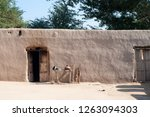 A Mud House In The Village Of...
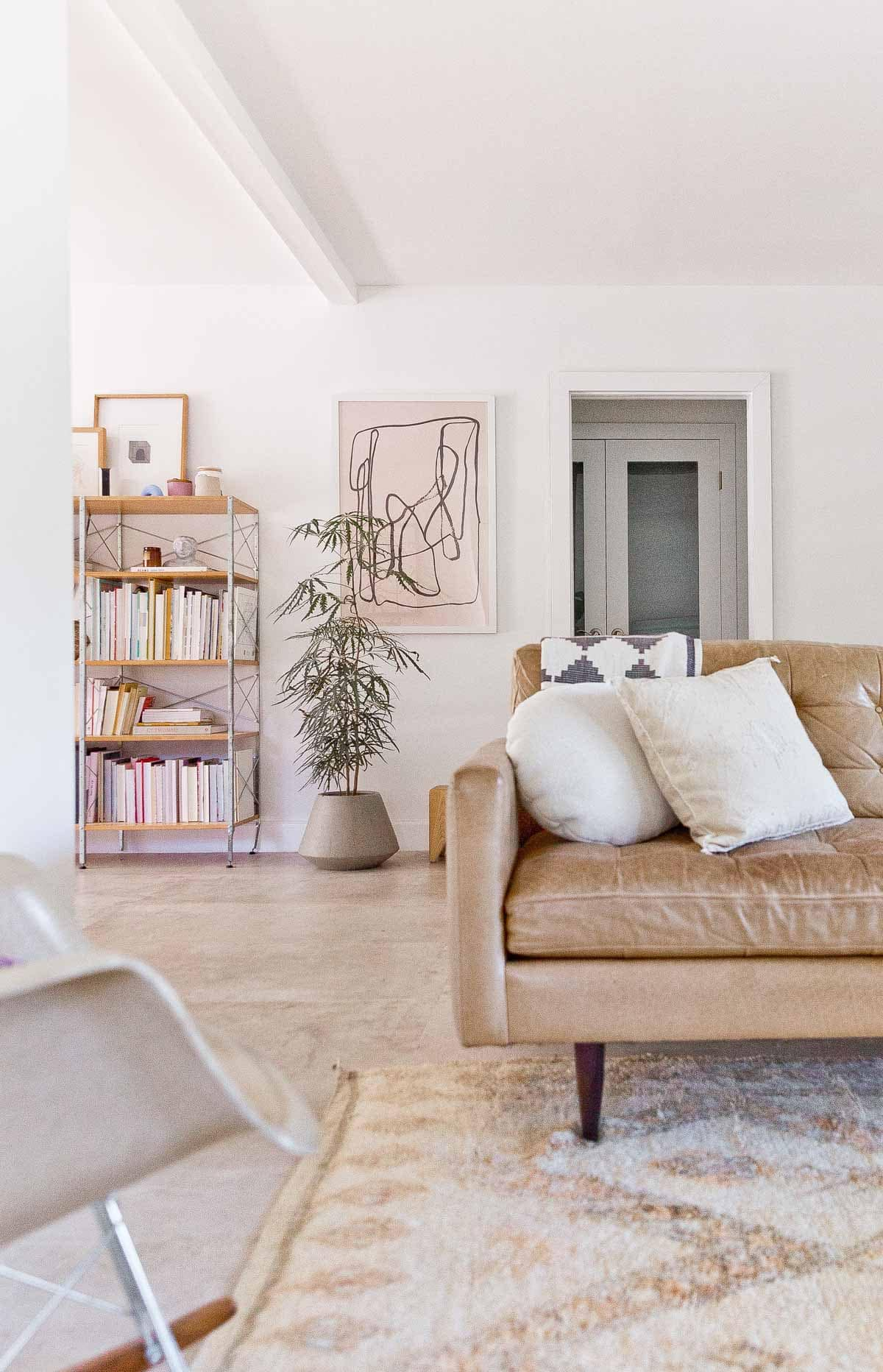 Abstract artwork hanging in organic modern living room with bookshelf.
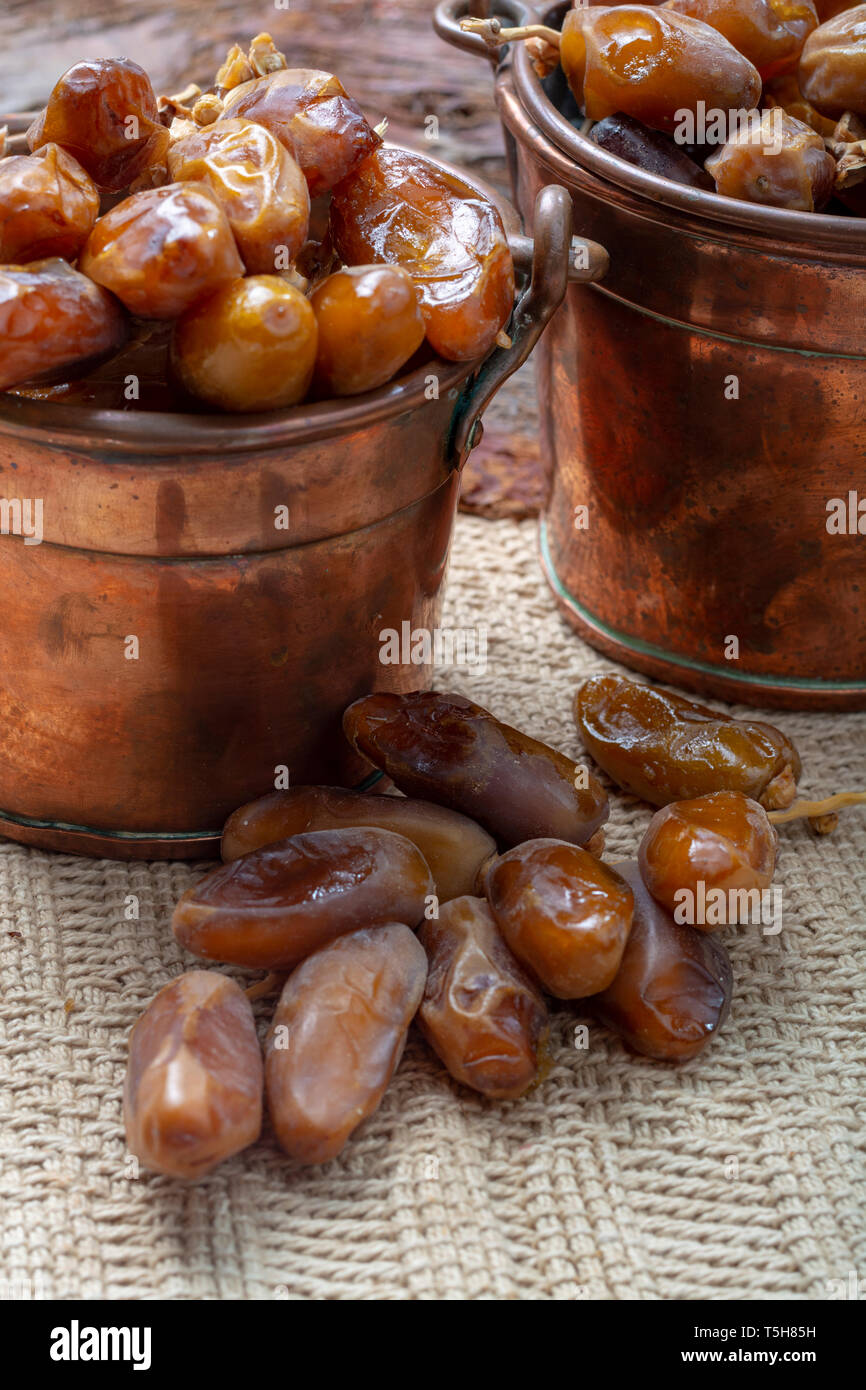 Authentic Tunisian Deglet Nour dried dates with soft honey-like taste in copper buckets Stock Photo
----
» EXERCISE OBJECTIVE
Repeat the data in full, exactly as it stands, but drop every picture.

» ANSWER SPACE
 A Mud House In The Village Of...
 Abstract artwork hanging in organic modern living room with bookshelf.
 Authentic Tunisian Deglet Nour dried dates with soft honey-like taste in copper buckets Stock Photo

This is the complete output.